The Washington Post released a lengthy expose on Donald Trump’s charity Sunday, following up previous reports that the Republican presidential candidate hasn’t donated to The Trump Foundation himself since 2008. Trump started the “small charity” in 1987 as the sole donor — claiming to want to give away some proceeds from The Art Of The Deal — until accepting outside donations in 2001. Today, the bulk of the foundation’s money comes from outside donations and Trump then seems to spend them as if they his own according to The Washington Post:
The Donald J. Trump Foundation is not like other charities. An investigation of the foundation — including examinations of 17 years of tax filings and interviews with more than 200 individuals or groups listed as donors or beneficiaries — found that it collects and spends money in a very unusual manner.
For one thing, nearly all of its money comes from people other than Trump. In tax records, the last gift from Trump was in 2008. Since then, all of the donations have been other people’s money — an arrangement that experts say is almost unheard of for a family foundation.
Trump then takes that money and generally does with it as he pleases.

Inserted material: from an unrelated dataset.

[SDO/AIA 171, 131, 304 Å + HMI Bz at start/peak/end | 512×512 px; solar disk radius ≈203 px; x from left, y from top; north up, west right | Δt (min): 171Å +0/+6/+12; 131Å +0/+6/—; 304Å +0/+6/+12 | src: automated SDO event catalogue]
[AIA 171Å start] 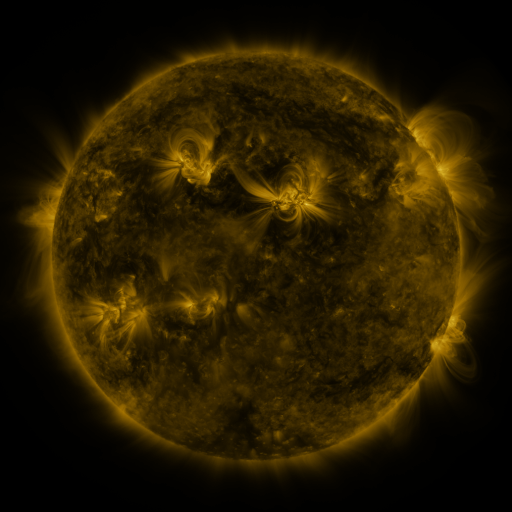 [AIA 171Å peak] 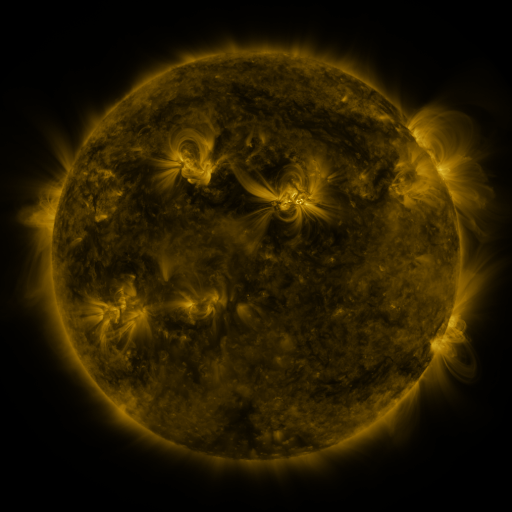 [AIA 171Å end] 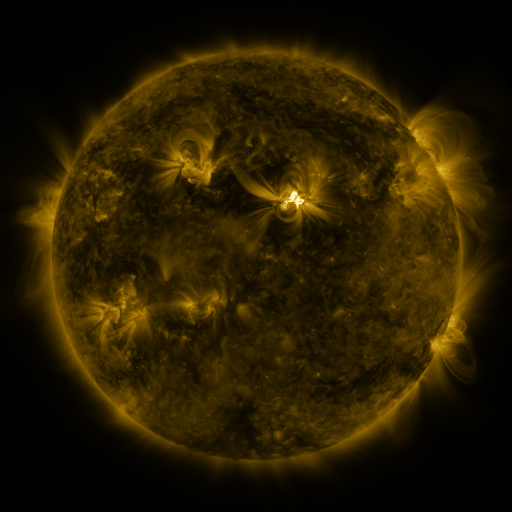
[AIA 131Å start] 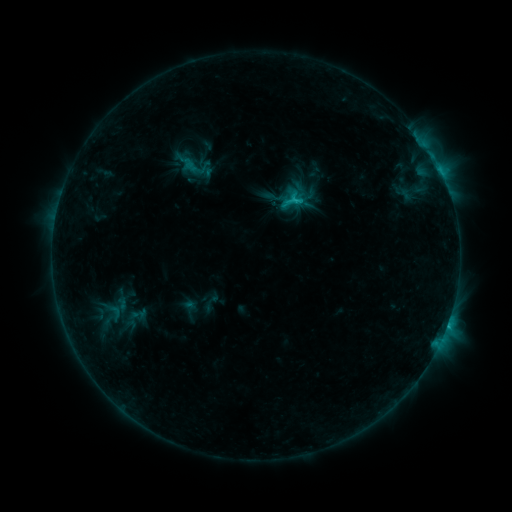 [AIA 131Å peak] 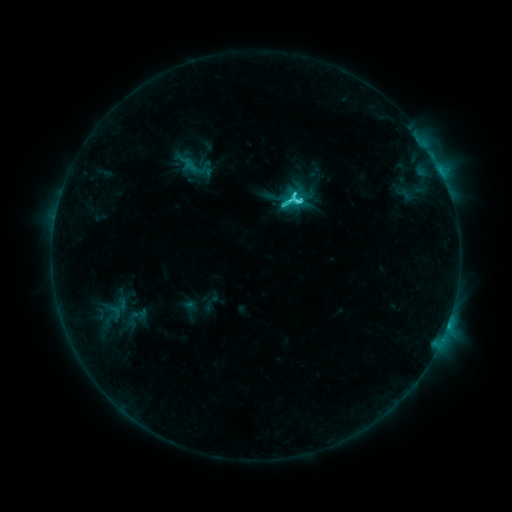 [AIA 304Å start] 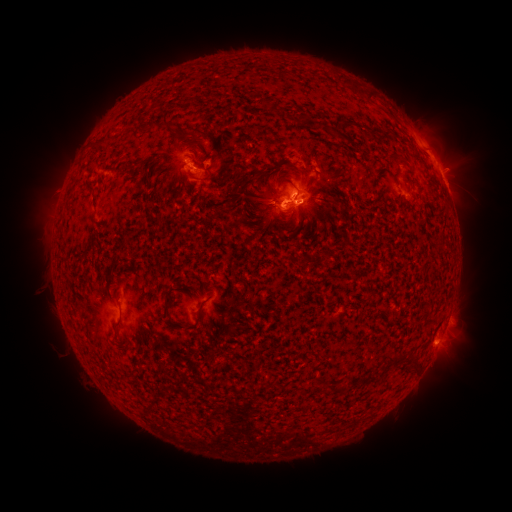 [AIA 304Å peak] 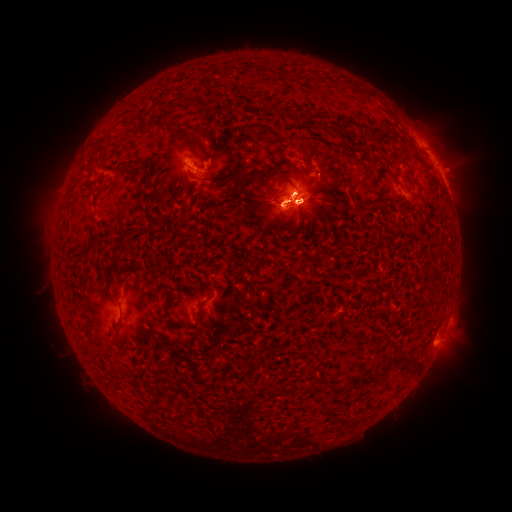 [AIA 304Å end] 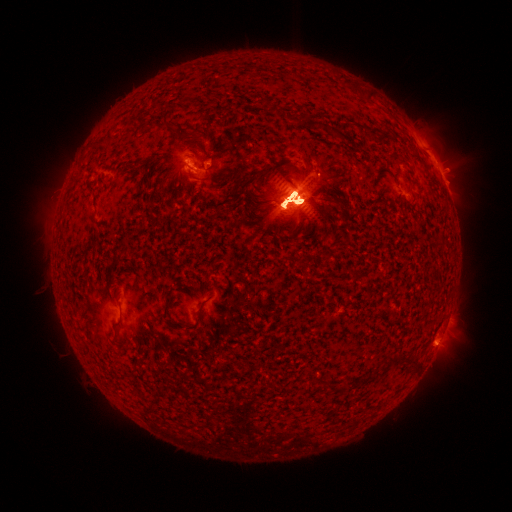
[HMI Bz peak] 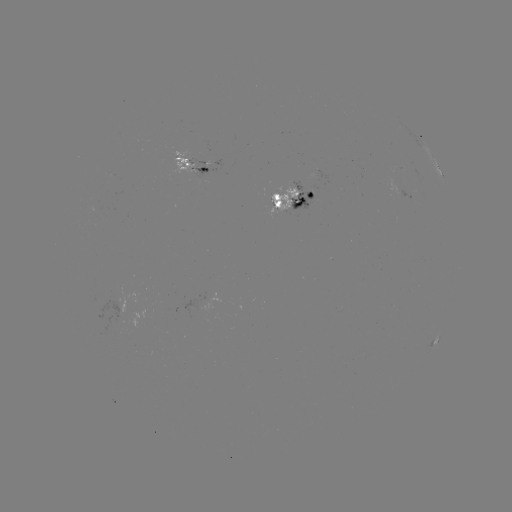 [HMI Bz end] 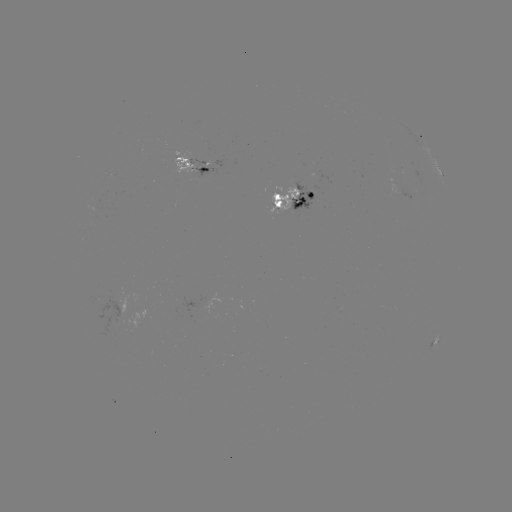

This spending includes a variety of items over the years, including his donation to Florida Attorney General Pamela Bondi that resulted in Trump paying a fine to the IRS. This type of political use of charity funds is also illegal according to The Washington Post report, but it is hardly the most glaring use of Trump Foundation funds to be found in the expose. The entire report is filled with tales revolving around Trump gifting outside donations as his own, highlighted by a $150,000 donation from The Evans Foundation that Trump gifted to a police group in South Florida, and several instances of promised donations never being received.
But the art of “self-dealing” with The Trump Foundation’s money may be one of the strangest and brazen examples included by The Washington Post:
In two cases, he has used money from his charity to buy himself a gift. In one of those cases — not previously reported — Trump spent $20,000 of money earmarked for charitable purposes to buy a six-foot-tall painting of himself.

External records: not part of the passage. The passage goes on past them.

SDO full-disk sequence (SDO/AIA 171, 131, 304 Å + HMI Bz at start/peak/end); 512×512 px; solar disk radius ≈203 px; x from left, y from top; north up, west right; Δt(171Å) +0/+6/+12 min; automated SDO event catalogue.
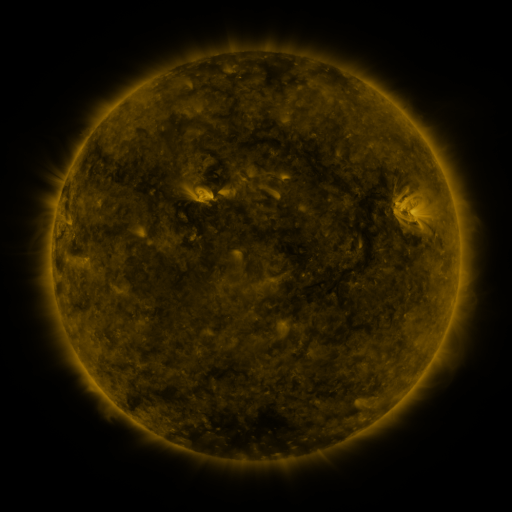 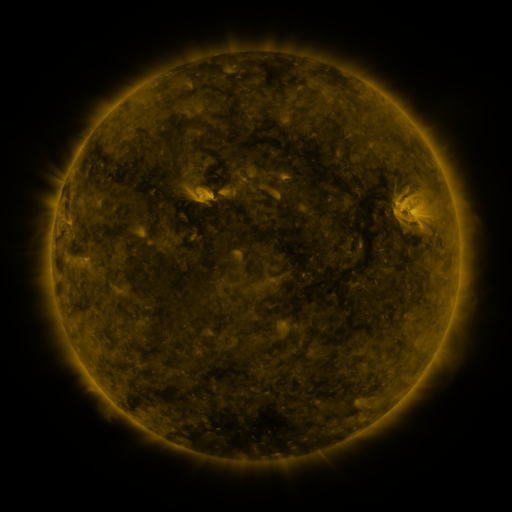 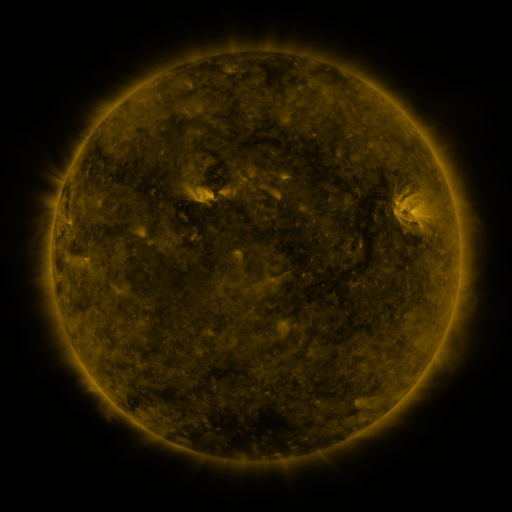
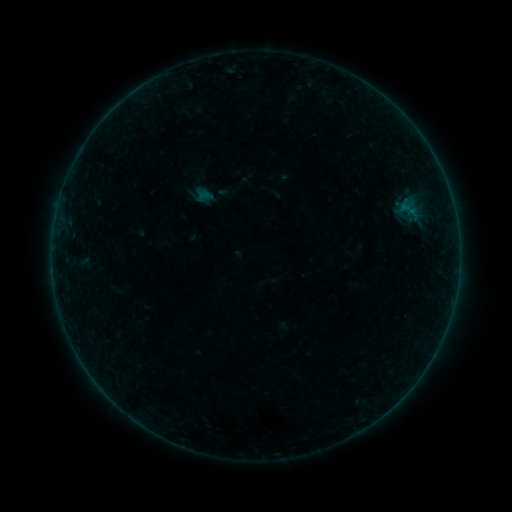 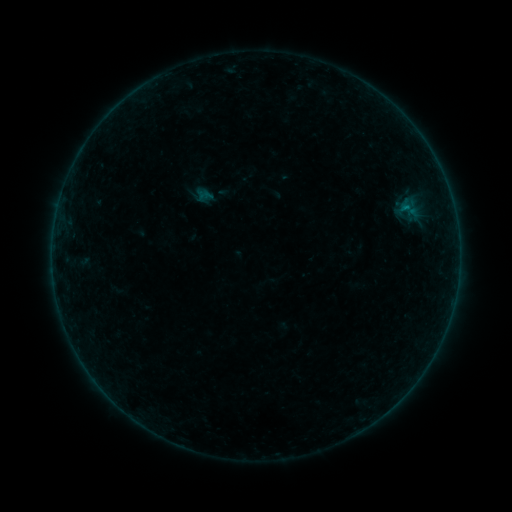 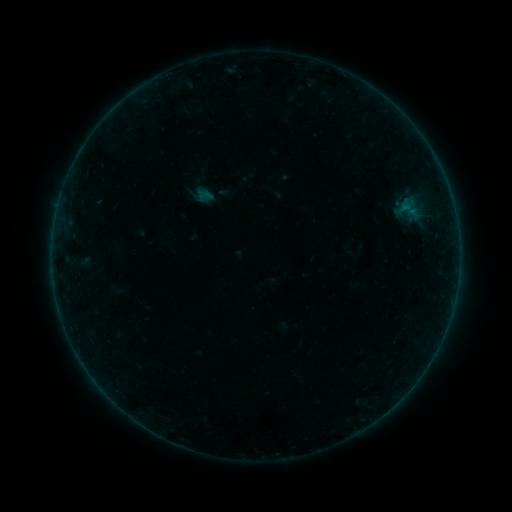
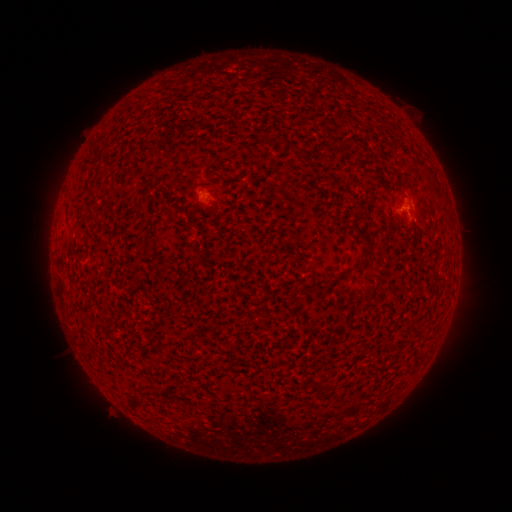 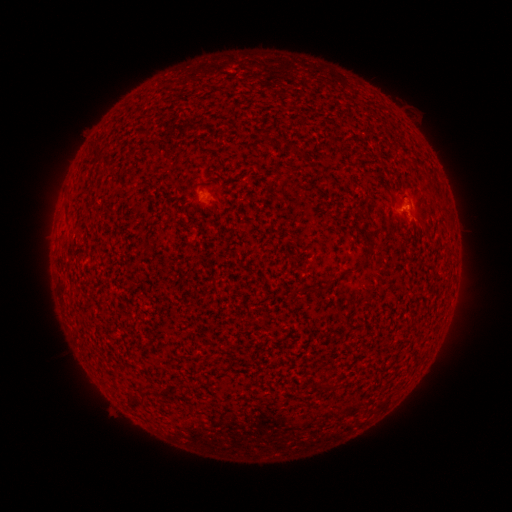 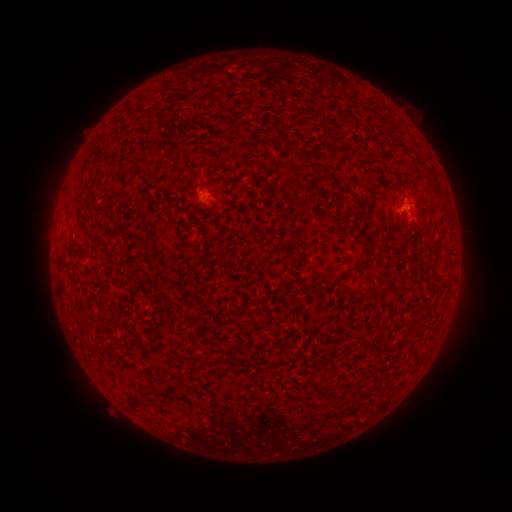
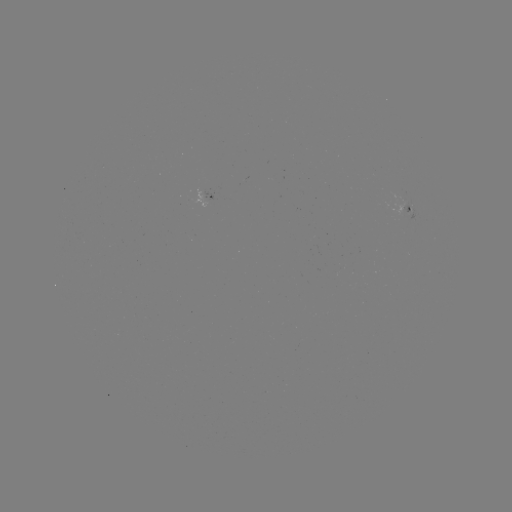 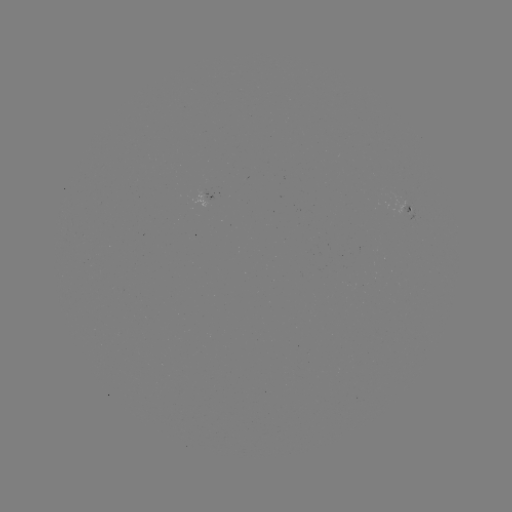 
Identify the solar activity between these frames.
B1.0 flare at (404, 208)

The painting in question comes from a charity event at Trump’s Mar-a-Lago in Florida. The 2007 event featured speed painter Michael Israel as the entertainment, creating a portrait of Trump in his ‘five to seven-minute’ style before auctioning it off. That’s where The Trump Foundation comes in according to The Washington Post:
He painted Trump.
Melania Trump bid $10,000.
Nobody tried to outbid her.
“The auctioneer was just pretty bold, so he said, ‘You know what just happened: When you started bidding, nobody’s going to bid against you, and I think it’s only fair that you double the bid,’ ” Israel said in an interview last week.

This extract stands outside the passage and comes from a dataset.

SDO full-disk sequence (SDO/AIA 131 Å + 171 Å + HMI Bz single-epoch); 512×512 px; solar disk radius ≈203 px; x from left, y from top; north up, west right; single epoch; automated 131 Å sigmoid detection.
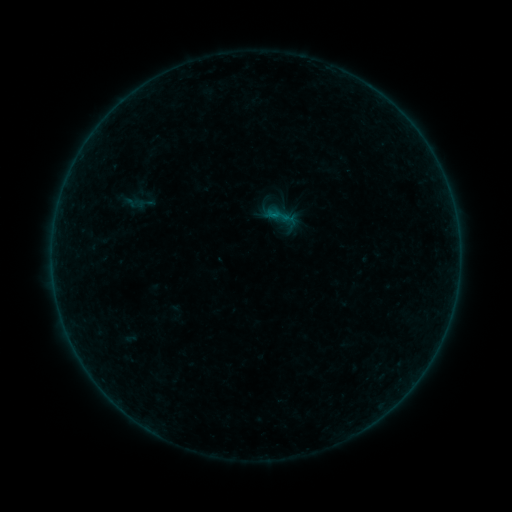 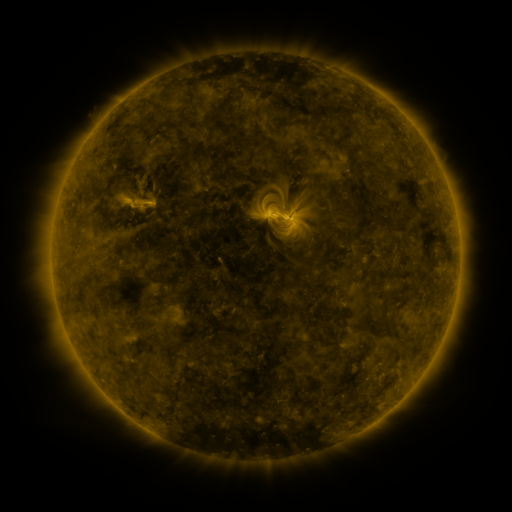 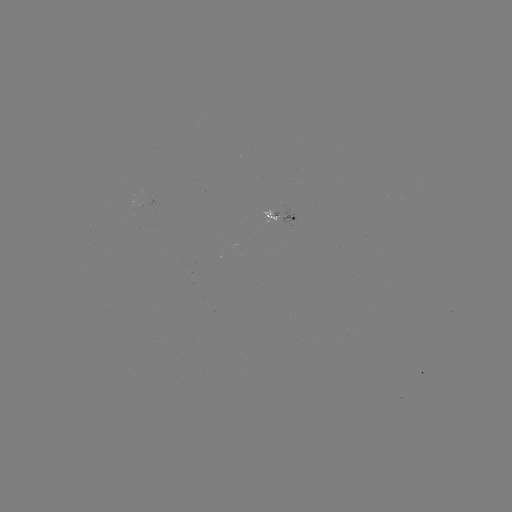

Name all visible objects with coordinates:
sigmoid: (268, 204, 290, 227)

Melania Trump increased her bid to $20,000.
“I understand it went to one of his golf courses,” Israel said of the painting.
The other gift in question was a signed football helmet from then Denver Broncos quarterback Tim Tebow. According to The Post, Trump won the auction for the memorabilia and then the foundation paid the $12,000 bill. As the expose points out, the IRS prohibits these such acts:
In both years, IRS forms asked whether the foundation had broken those rules: Had it “furnish[ed] goods, services or facilities” to Trump or another of its officers?
In both years, the Trump Foundation checked “no.”
Tax experts said Trump could have avoided violating the self-dealing rules if he gave the helmet and the painting to other charities instead of keeping them. Trump’s staffers have not said where the two items are now.
The IRS penalties for acts of “self-dealing” can include penalty taxes, both on charities and on their leaders as individuals.
This is only the tip of the revelations from The Washington Post on The Trump Foundation. As Washington attorney Brett Kappel says in the report, it all points to the charity being “run in a less-than-ideal manner.” Requests by The Post for comments by The Trump Foundation and the charities accountants at WeiserMazars were refused, leaving only the records to stand on their own. It is definitely worth a read, particularly if you’re interested in the lauded business side of Trump’s campaign.